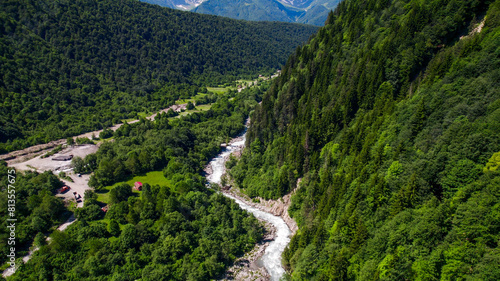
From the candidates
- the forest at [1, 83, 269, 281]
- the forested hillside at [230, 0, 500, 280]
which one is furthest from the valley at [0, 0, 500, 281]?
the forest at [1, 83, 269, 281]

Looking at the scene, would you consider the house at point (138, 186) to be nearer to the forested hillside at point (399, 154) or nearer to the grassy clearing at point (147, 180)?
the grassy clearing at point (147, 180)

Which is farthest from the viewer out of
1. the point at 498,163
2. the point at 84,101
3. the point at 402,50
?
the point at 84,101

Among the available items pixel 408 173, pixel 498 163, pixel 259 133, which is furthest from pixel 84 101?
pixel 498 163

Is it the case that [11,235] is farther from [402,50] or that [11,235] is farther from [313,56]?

WHAT TO DO - Format all of the data above as a Markdown table with a "No." column for the row number and a "Text" column for each line. Skip blank lines and leave the pictures out.

PROBLEM SOLUTION -
| No. | Text |
|---|---|
| 1 | From the candidates |
| 2 | - the forest at [1, 83, 269, 281] |
| 3 | - the forested hillside at [230, 0, 500, 280] |
| 4 | which one is furthest from the valley at [0, 0, 500, 281]? |
| 5 | the forest at [1, 83, 269, 281] |
| 6 | Looking at the scene, would you consider the house at point (138, 186) to be nearer to the forested hillside at point (399, 154) or nearer to the grassy clearing at point (147, 180)? |
| 7 | the grassy clearing at point (147, 180) |
| 8 | Which is farthest from the viewer out of |
| 9 | 1. the point at 498,163 |
| 10 | 2. the point at 84,101 |
| 11 | 3. the point at 402,50 |
| 12 | ? |
| 13 | the point at 84,101 |
| 14 | Among the available items pixel 408 173, pixel 498 163, pixel 259 133, which is furthest from pixel 84 101? |
| 15 | pixel 498 163 |
| 16 | Is it the case that [11,235] is farther from [402,50] or that [11,235] is farther from [313,56]? |